## WORK TO BE COMPLETED
Starting at the line that contains "Taking in the scene here, among", transcribe every remaining line of the entries exactly, including the last one.

(Spatial question entries)

** Start **

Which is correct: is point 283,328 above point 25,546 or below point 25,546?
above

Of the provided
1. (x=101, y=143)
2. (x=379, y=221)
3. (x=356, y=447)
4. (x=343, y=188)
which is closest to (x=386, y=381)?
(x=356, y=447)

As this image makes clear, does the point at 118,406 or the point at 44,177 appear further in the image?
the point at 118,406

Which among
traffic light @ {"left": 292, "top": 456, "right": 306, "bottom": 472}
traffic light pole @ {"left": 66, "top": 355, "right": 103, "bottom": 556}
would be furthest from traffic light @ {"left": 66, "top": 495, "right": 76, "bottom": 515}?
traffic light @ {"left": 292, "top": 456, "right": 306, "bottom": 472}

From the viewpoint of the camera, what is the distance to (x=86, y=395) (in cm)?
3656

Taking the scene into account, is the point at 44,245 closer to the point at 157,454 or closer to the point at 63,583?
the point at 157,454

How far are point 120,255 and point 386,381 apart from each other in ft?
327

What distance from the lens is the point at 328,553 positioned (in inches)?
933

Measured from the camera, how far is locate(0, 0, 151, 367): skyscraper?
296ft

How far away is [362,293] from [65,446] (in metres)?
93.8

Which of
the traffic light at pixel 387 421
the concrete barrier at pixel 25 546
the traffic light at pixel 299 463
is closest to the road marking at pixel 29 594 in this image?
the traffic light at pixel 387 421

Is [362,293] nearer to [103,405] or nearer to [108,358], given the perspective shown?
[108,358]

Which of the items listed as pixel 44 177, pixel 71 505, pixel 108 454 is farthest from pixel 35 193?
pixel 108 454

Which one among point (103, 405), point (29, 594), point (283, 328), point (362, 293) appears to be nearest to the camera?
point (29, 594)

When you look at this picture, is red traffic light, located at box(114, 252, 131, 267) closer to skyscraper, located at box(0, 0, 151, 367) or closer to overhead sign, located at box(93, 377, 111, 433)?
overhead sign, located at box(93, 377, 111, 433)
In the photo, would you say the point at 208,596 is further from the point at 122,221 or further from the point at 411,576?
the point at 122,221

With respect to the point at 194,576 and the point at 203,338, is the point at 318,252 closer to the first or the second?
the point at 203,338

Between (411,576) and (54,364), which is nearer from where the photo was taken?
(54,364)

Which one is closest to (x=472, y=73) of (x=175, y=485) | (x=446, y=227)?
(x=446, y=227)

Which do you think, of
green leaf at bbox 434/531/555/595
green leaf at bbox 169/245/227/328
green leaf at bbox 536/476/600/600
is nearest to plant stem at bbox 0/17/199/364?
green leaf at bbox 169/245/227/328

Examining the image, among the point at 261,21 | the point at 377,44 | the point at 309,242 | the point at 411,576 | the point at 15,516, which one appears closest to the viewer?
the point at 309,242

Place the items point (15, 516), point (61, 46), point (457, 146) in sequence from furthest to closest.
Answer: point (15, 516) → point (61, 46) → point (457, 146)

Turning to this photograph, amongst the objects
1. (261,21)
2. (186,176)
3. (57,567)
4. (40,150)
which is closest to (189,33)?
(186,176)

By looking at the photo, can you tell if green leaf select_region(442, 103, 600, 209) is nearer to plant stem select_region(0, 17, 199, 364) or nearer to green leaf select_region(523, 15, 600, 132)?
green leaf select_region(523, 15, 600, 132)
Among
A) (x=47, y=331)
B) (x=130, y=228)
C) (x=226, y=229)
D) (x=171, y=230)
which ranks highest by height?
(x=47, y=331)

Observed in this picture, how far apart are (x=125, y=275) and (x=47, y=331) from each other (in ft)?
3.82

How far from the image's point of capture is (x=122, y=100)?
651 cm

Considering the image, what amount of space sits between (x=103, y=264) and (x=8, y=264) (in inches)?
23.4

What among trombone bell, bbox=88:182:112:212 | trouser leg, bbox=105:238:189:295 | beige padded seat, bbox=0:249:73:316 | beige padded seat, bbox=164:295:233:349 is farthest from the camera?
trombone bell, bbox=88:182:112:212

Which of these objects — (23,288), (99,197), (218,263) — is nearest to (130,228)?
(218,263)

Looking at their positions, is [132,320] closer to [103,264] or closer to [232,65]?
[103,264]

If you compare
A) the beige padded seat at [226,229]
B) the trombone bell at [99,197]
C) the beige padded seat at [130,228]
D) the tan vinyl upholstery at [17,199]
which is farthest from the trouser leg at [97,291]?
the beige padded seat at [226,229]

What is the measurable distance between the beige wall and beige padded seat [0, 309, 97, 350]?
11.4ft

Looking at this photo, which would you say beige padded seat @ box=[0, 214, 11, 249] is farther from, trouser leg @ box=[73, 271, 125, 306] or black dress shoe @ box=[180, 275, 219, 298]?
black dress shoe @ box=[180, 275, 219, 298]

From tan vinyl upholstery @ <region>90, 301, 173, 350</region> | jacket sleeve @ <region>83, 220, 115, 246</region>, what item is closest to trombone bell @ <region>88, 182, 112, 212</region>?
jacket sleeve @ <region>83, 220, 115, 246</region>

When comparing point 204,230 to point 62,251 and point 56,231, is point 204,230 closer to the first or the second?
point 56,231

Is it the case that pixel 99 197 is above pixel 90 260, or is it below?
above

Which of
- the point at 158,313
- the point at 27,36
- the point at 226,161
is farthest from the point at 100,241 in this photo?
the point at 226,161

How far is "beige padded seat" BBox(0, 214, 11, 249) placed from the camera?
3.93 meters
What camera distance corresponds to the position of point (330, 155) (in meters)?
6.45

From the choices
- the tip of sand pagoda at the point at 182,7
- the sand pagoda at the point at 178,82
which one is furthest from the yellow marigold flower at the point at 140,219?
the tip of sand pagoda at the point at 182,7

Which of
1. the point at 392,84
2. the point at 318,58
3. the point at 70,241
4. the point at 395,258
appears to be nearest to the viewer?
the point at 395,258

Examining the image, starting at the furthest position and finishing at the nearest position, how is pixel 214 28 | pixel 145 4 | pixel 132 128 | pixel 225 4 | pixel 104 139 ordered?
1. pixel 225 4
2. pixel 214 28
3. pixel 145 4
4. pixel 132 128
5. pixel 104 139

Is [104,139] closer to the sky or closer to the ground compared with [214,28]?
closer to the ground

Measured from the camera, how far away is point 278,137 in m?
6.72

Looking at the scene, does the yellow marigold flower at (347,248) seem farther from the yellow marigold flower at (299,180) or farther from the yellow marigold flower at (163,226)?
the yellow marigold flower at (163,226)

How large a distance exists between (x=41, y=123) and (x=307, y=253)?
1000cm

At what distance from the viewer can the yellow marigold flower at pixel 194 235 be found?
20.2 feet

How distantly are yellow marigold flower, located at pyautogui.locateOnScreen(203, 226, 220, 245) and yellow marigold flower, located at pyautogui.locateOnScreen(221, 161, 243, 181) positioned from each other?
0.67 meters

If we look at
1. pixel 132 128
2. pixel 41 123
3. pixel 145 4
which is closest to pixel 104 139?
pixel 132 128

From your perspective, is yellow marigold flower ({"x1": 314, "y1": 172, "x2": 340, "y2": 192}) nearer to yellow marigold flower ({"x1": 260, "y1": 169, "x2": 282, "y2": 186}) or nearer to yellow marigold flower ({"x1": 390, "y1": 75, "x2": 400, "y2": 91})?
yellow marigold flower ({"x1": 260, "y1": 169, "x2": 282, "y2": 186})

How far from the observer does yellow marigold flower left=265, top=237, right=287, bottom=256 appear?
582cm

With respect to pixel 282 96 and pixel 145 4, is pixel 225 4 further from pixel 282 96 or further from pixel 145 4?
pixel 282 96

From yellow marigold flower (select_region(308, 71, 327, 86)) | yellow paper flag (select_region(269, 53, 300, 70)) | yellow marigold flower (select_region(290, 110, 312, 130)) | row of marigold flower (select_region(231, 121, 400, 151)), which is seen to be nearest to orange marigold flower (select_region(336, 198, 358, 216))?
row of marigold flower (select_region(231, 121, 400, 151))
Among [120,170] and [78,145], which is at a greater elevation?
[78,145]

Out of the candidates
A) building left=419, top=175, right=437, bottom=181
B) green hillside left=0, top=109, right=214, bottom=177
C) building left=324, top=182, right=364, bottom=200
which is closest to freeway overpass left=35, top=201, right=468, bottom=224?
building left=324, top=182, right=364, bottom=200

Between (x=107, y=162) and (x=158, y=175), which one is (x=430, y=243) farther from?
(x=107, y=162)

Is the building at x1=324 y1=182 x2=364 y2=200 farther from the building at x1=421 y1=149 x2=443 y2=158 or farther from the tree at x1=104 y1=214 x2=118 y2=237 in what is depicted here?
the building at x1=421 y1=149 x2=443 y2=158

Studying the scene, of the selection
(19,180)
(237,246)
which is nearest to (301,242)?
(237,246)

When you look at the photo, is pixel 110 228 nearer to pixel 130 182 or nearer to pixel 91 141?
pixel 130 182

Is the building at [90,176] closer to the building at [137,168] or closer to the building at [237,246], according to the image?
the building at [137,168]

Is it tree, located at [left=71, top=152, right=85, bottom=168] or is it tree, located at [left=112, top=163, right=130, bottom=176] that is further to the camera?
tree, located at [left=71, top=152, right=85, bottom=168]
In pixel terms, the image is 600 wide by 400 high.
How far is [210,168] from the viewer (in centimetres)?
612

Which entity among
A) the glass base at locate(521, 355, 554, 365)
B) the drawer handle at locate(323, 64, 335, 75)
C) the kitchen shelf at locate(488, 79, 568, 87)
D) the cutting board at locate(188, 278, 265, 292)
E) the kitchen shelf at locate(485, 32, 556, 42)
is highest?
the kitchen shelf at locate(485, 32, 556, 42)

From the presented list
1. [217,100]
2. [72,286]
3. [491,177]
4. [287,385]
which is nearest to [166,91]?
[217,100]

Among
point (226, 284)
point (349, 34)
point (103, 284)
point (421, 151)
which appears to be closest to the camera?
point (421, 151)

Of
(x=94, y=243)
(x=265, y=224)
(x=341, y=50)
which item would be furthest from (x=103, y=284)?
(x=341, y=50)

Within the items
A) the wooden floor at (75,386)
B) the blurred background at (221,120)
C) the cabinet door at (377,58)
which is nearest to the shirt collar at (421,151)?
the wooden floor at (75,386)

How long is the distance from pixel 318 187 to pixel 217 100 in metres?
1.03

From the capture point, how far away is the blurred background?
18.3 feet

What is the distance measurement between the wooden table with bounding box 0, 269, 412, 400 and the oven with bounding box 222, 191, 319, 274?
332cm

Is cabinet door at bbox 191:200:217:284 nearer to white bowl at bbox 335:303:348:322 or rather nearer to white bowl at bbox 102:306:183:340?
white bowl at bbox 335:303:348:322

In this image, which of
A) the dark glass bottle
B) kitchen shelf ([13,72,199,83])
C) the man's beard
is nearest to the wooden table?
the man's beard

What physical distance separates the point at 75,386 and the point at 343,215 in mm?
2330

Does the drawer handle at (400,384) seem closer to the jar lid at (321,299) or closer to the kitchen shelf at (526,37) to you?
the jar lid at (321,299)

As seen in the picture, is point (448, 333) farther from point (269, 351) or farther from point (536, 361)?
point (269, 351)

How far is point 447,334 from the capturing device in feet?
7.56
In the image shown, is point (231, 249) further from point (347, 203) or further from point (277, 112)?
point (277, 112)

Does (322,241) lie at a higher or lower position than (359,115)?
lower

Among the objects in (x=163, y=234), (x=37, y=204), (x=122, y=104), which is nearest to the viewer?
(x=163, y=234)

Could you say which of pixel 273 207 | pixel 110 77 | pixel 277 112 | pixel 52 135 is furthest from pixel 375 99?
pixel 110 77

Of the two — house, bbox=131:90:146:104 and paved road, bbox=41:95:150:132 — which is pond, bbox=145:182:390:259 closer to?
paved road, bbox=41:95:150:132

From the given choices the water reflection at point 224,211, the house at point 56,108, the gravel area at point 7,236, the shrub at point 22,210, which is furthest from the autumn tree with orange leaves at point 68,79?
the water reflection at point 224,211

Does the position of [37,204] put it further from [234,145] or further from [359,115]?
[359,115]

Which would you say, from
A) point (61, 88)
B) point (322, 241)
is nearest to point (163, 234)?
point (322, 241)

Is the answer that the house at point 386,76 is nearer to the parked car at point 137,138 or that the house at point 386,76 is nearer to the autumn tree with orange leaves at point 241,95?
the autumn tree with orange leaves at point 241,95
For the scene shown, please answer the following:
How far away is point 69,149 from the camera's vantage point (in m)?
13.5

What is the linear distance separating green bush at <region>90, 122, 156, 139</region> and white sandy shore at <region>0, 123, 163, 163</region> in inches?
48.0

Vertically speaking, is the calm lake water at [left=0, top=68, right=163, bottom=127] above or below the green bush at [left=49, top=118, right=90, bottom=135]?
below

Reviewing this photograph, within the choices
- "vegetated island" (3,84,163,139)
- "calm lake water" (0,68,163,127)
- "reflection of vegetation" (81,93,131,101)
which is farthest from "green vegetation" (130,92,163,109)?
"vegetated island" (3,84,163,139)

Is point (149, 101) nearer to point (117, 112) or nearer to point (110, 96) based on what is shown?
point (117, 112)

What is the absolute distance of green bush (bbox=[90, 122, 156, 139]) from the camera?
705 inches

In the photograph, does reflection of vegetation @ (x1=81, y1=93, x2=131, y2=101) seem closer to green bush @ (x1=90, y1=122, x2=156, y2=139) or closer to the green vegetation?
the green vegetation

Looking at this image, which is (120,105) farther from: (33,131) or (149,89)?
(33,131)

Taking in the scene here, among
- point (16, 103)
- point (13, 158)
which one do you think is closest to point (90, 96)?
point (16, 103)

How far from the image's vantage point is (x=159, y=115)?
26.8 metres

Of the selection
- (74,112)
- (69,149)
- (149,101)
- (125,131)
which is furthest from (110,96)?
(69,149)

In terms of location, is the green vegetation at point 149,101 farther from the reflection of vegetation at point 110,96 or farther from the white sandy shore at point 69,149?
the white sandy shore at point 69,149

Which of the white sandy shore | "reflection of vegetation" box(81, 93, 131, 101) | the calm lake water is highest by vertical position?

** End **

## OUTPUT BELOW
Taking in the scene here, among
- point (16, 103)
- point (13, 158)
which one do you think is closest to point (90, 96)?
point (16, 103)

How far from the image's vantage point is (x=159, y=115)?
26.8 metres

Of the selection
- (74,112)
- (69,149)
- (149,101)
- (125,131)
which is furthest from (110,96)?
(69,149)

In terms of location, is the green vegetation at point 149,101 farther from the reflection of vegetation at point 110,96 or farther from the white sandy shore at point 69,149?
the white sandy shore at point 69,149

Which of the white sandy shore | "reflection of vegetation" box(81, 93, 131, 101) | the calm lake water is highest by vertical position?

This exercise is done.